-- What is required --
Can you reproduce every line of the data below word for word, with nothing added, dropped, or changed?

-- Extracted information --
----

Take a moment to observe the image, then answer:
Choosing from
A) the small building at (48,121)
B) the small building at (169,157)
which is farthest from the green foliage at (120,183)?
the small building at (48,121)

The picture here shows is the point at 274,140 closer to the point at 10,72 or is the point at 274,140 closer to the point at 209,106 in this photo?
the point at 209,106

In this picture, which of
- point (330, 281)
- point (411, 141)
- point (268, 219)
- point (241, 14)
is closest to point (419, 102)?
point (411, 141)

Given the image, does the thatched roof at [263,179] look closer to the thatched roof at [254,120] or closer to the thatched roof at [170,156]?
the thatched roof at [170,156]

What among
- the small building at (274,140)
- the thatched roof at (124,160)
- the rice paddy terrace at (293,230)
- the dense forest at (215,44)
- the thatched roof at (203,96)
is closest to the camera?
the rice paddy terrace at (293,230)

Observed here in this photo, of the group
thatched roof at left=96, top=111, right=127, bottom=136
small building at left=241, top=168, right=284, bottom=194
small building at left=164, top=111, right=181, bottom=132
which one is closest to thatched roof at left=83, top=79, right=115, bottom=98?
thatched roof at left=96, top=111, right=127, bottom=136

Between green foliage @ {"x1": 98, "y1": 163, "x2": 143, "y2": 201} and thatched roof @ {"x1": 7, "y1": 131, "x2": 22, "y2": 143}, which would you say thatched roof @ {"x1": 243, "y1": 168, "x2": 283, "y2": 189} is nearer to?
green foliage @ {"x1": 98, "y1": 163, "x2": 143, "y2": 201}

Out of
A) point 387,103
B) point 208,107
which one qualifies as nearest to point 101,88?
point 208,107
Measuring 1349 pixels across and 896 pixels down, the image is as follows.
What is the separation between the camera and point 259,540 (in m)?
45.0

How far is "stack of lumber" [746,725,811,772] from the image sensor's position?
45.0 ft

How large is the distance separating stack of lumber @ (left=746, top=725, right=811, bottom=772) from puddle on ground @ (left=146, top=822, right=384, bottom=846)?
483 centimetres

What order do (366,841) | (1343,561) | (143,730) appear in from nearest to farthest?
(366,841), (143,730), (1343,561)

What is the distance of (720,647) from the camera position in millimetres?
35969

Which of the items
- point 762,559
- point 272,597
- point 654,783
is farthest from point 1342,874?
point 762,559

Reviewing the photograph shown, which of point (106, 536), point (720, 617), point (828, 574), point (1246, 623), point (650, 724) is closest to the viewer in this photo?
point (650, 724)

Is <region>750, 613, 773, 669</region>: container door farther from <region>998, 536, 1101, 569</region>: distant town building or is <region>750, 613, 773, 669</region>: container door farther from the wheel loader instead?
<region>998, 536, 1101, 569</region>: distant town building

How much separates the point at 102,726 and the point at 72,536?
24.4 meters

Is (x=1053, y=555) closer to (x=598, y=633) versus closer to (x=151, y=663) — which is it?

----

-- Answer to this task --
Take a moment to observe the image, then answer:
Choosing from
A) the small building at (48,121)
B) the small building at (169,157)
which is farthest from the green foliage at (120,183)?
the small building at (48,121)

The picture here shows is the point at 274,140 closer to the point at 10,72 or is the point at 274,140 closer to the point at 209,106 in this photo?
the point at 209,106

In this picture, which of
- point (330, 281)
- point (411, 141)
- point (268, 219)
- point (241, 14)
is closest to point (419, 102)?
point (411, 141)

Given the image, does the thatched roof at [263,179] look closer to the thatched roof at [254,120] or closer to the thatched roof at [170,156]?
the thatched roof at [170,156]

What among
- the small building at (274,140)
- the thatched roof at (124,160)
- the rice paddy terrace at (293,230)
- the dense forest at (215,44)
- the thatched roof at (203,96)
is closest to the camera?
the rice paddy terrace at (293,230)

Observed here in this photo, of the group
thatched roof at left=96, top=111, right=127, bottom=136
small building at left=241, top=168, right=284, bottom=194
small building at left=164, top=111, right=181, bottom=132
which one is closest to thatched roof at left=83, top=79, right=115, bottom=98?
thatched roof at left=96, top=111, right=127, bottom=136

Between green foliage @ {"x1": 98, "y1": 163, "x2": 143, "y2": 201} and thatched roof @ {"x1": 7, "y1": 131, "x2": 22, "y2": 143}, which would you say thatched roof @ {"x1": 243, "y1": 168, "x2": 283, "y2": 189} is nearer to?
green foliage @ {"x1": 98, "y1": 163, "x2": 143, "y2": 201}

Out of
A) point 387,103
B) point 208,107
which one qualifies as nearest to point 101,88?
point 208,107
Measuring 1349 pixels across and 896 pixels down, the image is as follows.
What is the separation between the camera and point 259,540 (in m)?
45.0

How far is "stack of lumber" [746,725,811,772] from the image sensor's position?
45.0 ft

How large is the distance separating stack of lumber @ (left=746, top=725, right=811, bottom=772) from puddle on ground @ (left=146, top=822, right=384, bottom=846)?
483 centimetres

What order do (366,841) | (1343,561) | (143,730) appear in from nearest to farthest?
(366,841), (143,730), (1343,561)

What is the distance of (720,647) from the camera position in millimetres?
35969

Which of the items
- point 762,559
- point 272,597
- point 654,783
is farthest from point 1342,874?
point 762,559

Reviewing the photograph shown, which of point (106, 536), point (720, 617), point (828, 574), point (1246, 623), point (650, 724) is closest to the viewer in this photo?
point (650, 724)

Is <region>750, 613, 773, 669</region>: container door farther from <region>998, 536, 1101, 569</region>: distant town building or is <region>750, 613, 773, 669</region>: container door farther from the wheel loader instead?
<region>998, 536, 1101, 569</region>: distant town building

How much separates the point at 102,726 and the point at 72,536?
24.4 meters

Is (x=1053, y=555) closer to (x=598, y=633) versus closer to (x=151, y=663) — which is it?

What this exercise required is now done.